ACTIVITY
Reproduce all of the entries below exactly, without a single change.

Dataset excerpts

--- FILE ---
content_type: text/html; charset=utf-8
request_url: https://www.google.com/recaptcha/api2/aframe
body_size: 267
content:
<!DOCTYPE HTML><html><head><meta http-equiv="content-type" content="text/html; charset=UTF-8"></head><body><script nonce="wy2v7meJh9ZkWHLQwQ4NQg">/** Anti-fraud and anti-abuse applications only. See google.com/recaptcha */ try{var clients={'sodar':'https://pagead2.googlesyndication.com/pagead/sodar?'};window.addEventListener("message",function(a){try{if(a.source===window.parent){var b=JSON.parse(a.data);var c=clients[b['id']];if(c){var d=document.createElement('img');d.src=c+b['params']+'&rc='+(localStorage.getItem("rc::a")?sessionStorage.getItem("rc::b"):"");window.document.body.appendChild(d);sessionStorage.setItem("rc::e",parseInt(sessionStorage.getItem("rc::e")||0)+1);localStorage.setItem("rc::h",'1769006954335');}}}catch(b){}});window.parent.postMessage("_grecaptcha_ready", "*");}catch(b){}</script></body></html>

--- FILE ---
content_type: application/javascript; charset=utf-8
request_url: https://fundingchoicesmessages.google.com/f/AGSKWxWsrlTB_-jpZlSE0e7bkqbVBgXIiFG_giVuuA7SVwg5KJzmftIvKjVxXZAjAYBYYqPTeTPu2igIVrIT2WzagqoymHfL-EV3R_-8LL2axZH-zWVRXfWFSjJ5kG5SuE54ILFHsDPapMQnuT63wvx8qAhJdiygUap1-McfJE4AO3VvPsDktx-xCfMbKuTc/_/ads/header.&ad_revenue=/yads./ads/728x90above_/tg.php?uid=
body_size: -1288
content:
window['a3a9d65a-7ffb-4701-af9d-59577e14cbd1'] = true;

YOUR SOLUTION
--- FILE ---
content_type: text/html; charset=utf-8
request_url: https://www.google.com/recaptcha/api2/aframe
body_size: 267
content:
<!DOCTYPE HTML><html><head><meta http-equiv="content-type" content="text/html; charset=UTF-8"></head><body><script nonce="wy2v7meJh9ZkWHLQwQ4NQg">/** Anti-fraud and anti-abuse applications only. See google.com/recaptcha */ try{var clients={'sodar':'https://pagead2.googlesyndication.com/pagead/sodar?'};window.addEventListener("message",function(a){try{if(a.source===window.parent){var b=JSON.parse(a.data);var c=clients[b['id']];if(c){var d=document.createElement('img');d.src=c+b['params']+'&rc='+(localStorage.getItem("rc::a")?sessionStorage.getItem("rc::b"):"");window.document.body.appendChild(d);sessionStorage.setItem("rc::e",parseInt(sessionStorage.getItem("rc::e")||0)+1);localStorage.setItem("rc::h",'1769006954335');}}}catch(b){}});window.parent.postMessage("_grecaptcha_ready", "*");}catch(b){}</script></body></html>

--- FILE ---
content_type: application/javascript; charset=utf-8
request_url: https://fundingchoicesmessages.google.com/f/AGSKWxWsrlTB_-jpZlSE0e7bkqbVBgXIiFG_giVuuA7SVwg5KJzmftIvKjVxXZAjAYBYYqPTeTPu2igIVrIT2WzagqoymHfL-EV3R_-8LL2axZH-zWVRXfWFSjJ5kG5SuE54ILFHsDPapMQnuT63wvx8qAhJdiygUap1-McfJE4AO3VvPsDktx-xCfMbKuTc/_/ads/header.&ad_revenue=/yads./ads/728x90above_/tg.php?uid=
body_size: -1288
content:
window['a3a9d65a-7ffb-4701-af9d-59577e14cbd1'] = true;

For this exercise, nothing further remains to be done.